**SOURCE**.
<<<<

Critical services such as waste management and fire response were, however, not impacted. To facilitate decryption the hackers have been demanding that a ransom be paid in bitcoin. The town has consequently started the process of paying the unspecified ransom amount in bitcoin in order to get the decryption keys.
As per the media release from Midland Town Council the process of paying the ransom in exchange for the decryption keys has been initiated under the guidance of cyber security experts.
The release further stated that this might not be the ideal thing but this is the best possible solution to bring the systems back online as soon as possible. Insurance policy as already been secured by the town to cover such circumstances.
The decision by Midland Town Council to acquiesce to the demands of the hackers stands in contrast to the move by the Professional Golfers Association of America to refuse to pay a ransom in bitcoin after similar malware was planted on its computer systems early last month. This was despite the fact that the hackers insisting that only they possessed the decryption software as CCN reported:
“We exclusively have decryption software for your situation. No decryption software is available in the public.”

>>>>

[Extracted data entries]
<<<<

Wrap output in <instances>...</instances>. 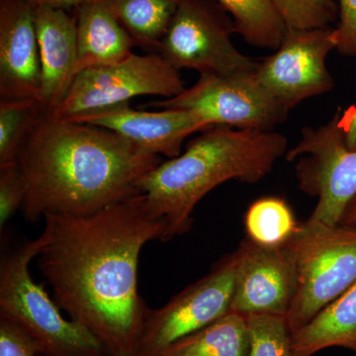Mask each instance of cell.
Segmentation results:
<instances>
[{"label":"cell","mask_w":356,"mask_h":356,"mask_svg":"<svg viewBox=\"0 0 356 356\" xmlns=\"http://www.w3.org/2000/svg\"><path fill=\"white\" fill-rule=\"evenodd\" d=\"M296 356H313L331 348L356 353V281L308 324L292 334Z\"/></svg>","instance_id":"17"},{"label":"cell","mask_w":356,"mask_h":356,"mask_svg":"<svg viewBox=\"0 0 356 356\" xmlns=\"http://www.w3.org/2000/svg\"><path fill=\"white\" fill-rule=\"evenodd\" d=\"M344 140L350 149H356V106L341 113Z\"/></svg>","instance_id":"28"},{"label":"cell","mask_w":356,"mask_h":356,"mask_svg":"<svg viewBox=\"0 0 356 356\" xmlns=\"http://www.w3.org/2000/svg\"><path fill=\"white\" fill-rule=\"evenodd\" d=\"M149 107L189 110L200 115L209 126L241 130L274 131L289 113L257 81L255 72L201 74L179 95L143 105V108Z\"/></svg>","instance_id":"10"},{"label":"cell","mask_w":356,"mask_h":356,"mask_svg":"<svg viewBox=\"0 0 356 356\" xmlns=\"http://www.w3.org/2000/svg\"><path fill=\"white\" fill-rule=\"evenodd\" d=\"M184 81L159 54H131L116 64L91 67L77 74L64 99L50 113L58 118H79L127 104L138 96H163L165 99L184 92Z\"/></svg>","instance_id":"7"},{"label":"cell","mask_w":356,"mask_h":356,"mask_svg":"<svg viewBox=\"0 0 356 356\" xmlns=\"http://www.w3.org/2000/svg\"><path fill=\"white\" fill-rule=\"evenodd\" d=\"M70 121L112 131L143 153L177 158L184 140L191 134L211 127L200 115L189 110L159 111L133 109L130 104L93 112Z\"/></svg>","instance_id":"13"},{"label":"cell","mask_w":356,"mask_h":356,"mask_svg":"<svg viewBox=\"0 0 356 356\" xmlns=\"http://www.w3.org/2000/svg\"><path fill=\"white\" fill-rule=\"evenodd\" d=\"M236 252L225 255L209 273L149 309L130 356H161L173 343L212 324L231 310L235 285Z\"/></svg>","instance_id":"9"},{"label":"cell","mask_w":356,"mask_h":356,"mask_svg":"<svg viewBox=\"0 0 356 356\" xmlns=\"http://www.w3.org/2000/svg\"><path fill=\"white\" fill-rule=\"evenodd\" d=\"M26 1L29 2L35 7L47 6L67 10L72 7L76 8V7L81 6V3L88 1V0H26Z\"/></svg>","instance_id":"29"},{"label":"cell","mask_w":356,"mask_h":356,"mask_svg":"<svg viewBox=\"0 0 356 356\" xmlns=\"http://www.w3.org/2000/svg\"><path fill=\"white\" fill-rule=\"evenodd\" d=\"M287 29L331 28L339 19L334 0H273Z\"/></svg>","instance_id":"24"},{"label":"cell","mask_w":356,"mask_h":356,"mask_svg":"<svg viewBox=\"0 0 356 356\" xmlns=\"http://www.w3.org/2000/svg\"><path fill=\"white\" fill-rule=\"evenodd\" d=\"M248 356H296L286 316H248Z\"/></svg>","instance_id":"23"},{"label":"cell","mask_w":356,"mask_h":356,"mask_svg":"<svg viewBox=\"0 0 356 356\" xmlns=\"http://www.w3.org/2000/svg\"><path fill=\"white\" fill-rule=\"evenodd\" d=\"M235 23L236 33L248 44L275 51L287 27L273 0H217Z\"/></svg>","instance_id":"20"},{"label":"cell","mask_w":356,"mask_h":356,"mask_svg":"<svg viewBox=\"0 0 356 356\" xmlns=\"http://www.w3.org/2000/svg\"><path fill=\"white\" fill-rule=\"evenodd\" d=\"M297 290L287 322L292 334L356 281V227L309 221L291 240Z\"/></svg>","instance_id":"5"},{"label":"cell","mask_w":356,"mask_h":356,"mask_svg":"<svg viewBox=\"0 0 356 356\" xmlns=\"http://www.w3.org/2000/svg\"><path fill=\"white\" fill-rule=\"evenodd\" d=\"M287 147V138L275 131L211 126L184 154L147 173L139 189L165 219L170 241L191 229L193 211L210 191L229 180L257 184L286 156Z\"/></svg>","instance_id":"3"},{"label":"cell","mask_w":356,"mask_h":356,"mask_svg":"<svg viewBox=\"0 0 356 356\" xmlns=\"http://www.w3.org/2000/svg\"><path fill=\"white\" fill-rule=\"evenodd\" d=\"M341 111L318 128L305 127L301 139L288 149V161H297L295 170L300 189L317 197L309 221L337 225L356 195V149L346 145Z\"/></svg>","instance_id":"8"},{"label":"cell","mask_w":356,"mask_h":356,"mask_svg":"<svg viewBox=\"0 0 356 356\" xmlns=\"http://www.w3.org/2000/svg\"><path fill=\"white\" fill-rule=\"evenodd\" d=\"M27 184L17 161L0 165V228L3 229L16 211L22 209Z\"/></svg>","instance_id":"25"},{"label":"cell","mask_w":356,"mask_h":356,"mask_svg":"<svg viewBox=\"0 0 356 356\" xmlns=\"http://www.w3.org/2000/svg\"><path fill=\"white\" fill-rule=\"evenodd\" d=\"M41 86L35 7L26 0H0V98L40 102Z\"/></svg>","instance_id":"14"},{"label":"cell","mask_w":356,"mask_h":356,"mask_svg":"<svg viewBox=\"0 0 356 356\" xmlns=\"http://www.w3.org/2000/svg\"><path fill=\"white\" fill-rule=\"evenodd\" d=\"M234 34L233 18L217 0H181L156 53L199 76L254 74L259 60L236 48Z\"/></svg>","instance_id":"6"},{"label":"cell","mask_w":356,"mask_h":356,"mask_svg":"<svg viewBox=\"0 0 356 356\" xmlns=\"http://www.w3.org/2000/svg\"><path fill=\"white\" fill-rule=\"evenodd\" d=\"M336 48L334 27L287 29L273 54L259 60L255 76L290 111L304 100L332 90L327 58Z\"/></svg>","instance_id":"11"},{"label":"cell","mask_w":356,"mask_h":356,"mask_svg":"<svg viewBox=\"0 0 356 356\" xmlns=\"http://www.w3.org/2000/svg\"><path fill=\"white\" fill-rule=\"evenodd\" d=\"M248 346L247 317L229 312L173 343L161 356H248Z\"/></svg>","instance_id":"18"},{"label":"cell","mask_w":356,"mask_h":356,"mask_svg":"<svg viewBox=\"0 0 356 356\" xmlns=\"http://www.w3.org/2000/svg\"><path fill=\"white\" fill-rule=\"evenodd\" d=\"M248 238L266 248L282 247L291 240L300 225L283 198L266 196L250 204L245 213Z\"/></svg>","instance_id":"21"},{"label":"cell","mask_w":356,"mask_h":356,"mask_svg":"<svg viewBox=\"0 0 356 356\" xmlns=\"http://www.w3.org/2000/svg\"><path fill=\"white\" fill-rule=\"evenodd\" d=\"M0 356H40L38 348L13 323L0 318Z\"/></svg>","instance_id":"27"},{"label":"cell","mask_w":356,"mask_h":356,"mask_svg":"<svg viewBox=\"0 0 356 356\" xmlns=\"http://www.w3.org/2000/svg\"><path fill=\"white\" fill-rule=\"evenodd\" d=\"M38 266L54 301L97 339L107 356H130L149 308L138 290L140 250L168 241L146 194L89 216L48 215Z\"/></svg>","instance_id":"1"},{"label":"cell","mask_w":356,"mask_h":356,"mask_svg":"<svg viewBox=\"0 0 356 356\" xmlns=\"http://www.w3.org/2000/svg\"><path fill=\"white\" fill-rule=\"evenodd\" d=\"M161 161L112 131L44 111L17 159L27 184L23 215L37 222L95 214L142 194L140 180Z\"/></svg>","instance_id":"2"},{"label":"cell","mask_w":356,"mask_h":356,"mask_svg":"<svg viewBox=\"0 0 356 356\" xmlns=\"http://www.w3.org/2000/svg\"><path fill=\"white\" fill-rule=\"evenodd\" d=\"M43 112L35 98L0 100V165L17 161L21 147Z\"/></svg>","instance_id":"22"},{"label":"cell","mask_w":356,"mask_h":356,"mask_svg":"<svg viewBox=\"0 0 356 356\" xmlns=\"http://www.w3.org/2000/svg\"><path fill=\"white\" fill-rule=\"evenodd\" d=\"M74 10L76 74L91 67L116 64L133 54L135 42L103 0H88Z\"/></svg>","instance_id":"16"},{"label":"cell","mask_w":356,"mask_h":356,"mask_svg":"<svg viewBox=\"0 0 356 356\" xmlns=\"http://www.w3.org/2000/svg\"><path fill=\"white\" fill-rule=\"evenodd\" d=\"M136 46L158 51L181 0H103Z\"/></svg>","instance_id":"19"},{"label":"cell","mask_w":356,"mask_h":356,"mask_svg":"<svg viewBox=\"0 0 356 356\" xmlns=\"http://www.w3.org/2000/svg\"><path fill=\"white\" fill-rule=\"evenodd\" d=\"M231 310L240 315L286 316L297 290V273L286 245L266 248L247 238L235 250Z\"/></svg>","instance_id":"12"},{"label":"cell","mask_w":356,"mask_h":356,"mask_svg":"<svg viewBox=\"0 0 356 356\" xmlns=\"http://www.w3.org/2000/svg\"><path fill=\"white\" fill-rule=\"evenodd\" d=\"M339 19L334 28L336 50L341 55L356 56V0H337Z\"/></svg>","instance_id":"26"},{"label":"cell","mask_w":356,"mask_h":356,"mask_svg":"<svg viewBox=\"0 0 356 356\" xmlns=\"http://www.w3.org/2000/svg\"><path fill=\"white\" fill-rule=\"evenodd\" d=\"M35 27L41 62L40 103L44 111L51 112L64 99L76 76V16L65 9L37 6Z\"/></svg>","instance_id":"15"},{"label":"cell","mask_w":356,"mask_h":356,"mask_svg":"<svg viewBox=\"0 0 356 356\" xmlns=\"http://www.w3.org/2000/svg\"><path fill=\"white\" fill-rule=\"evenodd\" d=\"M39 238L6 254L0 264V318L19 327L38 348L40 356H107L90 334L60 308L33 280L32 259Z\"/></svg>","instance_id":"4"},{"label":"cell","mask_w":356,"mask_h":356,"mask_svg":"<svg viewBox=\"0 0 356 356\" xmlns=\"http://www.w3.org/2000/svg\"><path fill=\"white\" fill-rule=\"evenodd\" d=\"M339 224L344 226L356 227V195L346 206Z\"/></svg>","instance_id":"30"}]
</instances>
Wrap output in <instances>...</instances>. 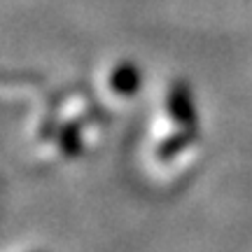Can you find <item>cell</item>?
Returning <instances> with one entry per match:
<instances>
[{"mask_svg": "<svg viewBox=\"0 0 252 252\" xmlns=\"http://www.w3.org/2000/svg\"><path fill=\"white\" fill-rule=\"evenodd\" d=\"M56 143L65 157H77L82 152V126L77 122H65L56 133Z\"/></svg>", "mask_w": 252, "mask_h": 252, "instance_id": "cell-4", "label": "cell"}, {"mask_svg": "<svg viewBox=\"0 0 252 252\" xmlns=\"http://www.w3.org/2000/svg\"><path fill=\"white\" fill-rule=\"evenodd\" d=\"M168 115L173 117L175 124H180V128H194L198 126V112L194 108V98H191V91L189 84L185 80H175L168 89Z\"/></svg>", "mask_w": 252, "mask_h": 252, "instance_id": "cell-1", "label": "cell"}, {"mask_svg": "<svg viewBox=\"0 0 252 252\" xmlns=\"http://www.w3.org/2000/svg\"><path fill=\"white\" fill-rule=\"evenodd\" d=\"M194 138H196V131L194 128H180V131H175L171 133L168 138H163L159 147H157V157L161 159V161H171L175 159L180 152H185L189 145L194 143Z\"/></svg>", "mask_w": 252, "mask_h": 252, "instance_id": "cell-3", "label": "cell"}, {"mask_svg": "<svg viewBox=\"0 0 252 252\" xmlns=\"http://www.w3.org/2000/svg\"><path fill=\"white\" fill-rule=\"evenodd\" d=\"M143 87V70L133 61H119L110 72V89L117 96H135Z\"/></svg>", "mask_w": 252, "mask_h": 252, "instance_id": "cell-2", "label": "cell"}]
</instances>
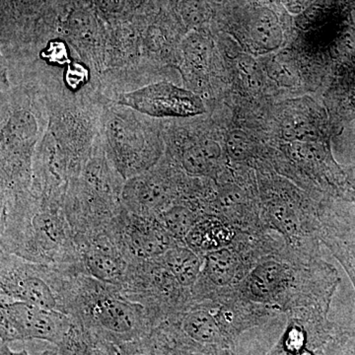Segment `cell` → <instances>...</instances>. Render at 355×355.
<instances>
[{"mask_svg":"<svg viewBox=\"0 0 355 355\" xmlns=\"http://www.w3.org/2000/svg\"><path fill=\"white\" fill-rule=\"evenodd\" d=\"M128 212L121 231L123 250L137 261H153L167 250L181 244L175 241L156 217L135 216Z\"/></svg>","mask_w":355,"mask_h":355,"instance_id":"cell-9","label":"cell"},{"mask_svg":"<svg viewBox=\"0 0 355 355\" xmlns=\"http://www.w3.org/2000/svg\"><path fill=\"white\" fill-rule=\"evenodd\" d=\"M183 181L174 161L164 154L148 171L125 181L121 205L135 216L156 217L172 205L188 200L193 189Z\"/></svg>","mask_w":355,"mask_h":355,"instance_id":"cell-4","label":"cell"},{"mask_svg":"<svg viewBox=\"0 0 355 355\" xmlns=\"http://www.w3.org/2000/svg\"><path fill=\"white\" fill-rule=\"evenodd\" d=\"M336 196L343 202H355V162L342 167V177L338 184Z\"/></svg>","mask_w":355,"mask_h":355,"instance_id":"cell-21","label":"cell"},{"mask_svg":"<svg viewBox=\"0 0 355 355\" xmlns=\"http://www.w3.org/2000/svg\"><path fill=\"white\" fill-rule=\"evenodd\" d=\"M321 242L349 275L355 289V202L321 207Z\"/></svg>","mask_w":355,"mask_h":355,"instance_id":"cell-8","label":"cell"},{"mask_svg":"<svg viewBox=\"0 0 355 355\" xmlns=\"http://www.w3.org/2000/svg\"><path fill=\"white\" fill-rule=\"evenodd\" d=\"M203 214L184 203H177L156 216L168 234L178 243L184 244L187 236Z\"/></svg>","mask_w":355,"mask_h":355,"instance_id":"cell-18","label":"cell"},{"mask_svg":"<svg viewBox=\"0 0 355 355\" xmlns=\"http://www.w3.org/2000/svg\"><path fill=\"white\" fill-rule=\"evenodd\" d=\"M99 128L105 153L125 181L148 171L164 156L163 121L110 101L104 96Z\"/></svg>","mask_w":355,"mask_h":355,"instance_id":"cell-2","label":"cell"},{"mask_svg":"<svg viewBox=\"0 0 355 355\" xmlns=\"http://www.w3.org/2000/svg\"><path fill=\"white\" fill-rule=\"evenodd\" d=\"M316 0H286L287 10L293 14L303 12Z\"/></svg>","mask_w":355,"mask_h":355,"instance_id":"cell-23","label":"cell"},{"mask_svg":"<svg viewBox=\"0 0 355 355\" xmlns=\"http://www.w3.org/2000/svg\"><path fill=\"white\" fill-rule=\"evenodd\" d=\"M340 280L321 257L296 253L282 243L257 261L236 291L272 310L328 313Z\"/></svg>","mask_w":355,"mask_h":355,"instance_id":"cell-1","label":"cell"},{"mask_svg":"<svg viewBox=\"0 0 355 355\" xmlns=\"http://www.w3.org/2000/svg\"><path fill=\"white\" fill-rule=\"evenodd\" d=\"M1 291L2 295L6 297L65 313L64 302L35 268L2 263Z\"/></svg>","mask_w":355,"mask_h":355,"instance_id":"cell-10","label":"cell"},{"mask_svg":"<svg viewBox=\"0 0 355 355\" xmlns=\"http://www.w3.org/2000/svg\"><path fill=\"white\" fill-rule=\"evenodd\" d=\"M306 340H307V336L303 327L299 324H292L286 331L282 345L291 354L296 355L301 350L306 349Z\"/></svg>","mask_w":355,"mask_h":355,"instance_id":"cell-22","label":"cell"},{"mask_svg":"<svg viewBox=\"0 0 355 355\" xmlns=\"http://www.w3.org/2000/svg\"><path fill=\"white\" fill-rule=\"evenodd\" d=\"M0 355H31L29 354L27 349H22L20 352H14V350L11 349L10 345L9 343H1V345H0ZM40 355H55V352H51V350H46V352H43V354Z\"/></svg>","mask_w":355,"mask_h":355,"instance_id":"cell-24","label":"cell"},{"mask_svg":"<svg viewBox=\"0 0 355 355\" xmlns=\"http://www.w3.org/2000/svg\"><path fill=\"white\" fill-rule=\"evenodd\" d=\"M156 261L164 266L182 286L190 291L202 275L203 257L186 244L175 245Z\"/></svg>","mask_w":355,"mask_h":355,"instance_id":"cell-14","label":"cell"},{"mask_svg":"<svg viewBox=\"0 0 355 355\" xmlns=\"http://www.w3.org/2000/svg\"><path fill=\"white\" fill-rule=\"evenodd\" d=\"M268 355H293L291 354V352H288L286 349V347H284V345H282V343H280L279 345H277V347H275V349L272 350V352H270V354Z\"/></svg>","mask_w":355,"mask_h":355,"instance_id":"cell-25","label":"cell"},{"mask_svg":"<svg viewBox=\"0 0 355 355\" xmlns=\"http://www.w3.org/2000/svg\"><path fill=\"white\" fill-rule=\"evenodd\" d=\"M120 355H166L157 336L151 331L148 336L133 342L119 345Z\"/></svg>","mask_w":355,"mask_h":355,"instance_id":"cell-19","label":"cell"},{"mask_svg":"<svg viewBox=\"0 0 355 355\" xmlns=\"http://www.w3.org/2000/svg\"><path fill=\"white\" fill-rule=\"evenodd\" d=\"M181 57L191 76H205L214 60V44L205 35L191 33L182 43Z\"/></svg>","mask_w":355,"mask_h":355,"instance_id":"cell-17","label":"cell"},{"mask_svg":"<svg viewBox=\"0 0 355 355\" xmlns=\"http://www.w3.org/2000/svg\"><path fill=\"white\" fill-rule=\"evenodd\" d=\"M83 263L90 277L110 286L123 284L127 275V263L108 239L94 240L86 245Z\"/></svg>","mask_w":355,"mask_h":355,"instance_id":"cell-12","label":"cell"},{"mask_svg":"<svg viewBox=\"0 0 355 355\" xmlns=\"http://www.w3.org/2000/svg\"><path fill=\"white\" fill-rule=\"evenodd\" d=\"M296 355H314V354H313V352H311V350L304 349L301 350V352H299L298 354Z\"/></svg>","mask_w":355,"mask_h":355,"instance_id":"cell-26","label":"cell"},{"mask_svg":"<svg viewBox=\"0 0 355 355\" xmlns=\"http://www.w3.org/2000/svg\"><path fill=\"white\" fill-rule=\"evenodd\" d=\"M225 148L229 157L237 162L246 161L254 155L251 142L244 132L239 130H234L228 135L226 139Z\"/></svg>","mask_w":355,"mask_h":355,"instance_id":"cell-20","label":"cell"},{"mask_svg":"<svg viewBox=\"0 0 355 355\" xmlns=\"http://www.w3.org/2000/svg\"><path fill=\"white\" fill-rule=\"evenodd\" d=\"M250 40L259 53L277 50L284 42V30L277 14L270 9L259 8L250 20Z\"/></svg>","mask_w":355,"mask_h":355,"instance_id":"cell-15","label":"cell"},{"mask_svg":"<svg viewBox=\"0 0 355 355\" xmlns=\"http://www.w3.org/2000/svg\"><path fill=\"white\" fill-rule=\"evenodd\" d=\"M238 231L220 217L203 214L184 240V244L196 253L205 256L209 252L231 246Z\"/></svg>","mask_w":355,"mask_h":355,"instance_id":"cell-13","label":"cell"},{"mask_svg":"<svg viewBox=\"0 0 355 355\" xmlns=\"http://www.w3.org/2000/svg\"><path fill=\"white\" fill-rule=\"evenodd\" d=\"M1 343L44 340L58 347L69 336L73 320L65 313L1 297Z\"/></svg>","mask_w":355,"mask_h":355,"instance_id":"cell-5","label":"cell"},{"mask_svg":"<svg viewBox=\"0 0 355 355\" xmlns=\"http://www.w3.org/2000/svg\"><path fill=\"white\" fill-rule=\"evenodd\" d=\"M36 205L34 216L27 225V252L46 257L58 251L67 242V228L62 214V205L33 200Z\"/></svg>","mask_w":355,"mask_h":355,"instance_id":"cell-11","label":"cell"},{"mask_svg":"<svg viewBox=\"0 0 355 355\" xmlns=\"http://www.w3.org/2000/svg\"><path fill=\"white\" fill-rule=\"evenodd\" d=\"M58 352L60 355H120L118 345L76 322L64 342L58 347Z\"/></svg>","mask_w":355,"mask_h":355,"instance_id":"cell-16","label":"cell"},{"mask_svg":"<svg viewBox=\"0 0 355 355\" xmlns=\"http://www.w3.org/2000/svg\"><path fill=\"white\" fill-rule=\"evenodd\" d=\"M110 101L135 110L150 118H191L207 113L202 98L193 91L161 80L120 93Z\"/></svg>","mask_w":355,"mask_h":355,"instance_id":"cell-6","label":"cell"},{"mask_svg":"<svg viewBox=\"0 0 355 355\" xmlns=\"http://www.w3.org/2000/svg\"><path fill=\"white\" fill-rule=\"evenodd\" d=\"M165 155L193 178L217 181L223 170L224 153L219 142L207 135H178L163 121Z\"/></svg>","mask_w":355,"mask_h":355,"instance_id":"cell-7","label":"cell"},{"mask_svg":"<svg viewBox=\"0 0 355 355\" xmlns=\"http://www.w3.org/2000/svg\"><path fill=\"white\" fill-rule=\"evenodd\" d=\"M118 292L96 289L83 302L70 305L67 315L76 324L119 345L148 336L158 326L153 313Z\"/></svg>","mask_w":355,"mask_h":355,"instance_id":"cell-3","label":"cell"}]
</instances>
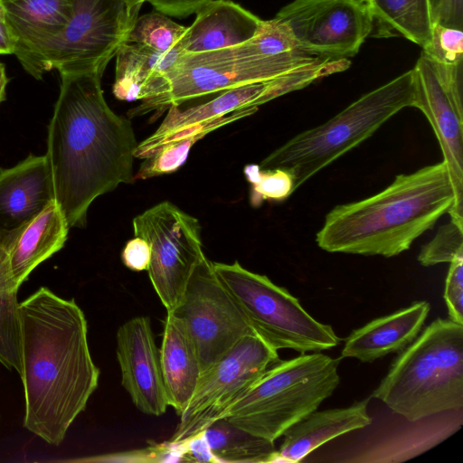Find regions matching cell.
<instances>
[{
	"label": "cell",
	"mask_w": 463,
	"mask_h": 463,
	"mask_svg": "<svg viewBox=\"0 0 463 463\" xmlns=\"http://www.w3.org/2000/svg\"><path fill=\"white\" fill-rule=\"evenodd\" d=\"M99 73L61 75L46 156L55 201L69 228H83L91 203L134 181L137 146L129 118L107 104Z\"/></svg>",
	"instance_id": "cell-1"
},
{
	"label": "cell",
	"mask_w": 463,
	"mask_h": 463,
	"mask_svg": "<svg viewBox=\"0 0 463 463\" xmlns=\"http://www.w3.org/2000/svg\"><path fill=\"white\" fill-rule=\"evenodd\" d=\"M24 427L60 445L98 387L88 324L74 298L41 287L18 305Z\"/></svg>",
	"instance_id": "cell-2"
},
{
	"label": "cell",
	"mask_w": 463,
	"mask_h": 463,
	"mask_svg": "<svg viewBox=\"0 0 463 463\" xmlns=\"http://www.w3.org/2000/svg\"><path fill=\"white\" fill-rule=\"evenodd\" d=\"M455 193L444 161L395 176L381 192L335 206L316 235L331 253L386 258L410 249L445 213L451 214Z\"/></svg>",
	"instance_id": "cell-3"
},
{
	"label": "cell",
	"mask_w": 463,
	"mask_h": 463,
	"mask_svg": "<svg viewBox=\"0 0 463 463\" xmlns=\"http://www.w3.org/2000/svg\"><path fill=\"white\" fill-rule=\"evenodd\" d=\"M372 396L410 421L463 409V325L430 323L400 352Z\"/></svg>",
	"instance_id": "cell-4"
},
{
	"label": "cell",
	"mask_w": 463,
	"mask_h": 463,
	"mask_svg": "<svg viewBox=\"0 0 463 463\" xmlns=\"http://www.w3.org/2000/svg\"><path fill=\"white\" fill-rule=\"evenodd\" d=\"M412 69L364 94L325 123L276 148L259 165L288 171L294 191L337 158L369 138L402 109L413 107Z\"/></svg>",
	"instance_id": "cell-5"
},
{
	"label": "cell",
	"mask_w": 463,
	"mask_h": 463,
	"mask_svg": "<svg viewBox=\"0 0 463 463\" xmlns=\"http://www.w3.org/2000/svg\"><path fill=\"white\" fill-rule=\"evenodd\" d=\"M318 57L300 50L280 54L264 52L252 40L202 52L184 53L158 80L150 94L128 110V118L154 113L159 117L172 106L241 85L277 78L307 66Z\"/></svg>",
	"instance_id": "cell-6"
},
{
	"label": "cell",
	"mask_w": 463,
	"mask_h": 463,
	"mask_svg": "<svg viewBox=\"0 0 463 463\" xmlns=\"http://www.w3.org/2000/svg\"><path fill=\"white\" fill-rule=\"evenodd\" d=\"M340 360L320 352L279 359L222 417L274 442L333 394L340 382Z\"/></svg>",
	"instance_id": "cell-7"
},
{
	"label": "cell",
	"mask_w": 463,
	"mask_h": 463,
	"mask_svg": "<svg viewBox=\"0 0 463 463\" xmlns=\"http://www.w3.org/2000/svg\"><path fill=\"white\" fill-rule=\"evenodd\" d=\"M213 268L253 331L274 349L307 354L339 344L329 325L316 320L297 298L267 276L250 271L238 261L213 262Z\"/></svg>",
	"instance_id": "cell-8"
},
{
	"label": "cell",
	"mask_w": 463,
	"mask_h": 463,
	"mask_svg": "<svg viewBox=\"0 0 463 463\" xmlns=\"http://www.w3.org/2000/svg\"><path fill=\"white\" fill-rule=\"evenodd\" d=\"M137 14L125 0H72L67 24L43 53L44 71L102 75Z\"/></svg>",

>>>>

**REQUIRED TASKS**.
• 1. Can you reproduce the part of the Midland ransom report that begins at the words "Critical services such" and stops after "the decryption keys."?
• 2. Which organizations does the Midland ransom report name?
• 3. Could you write what comes next in the report on Midland's ransom payment, picking up after its final sentence?

**TASK-BY-TASK ANSWERS**.
• 1.
Critical services such as waste management and fire response were, however, not impacted. To facilitate decryption the hackers have been demanding that a ransom be paid in bitcoin. The town has consequently started the process of paying the unspecified ransom amount in bitcoin in order to get the decryption keys.

• 2.
Midland Town Council
Professional Golfers Association of America
CCN

• 3.
In agreeing to remit the ransom Midland is, however, not alone in preferring to pay up in order to get its systems working again as many victims have done so if the amounts obtained by ransomware creators are anything to go by. Last month, for instance, it was reported by a U.K.-based cybersecurity firm, Sophos, that the creators of the SamSam ransomware had managed to rake in more than US$6 million since it started proliferating in late 2015 with the highest amount paid by an individual being US$64,000.
Additionally, a report released last year by researchers drawn from Google, Chainanalysis, University of California, San Diego and New York University concluded that creators of various ransomwares managed to generate US$25 million in 24 months, most of which was being cashed out through the BTC-e cryptocurrency exchange.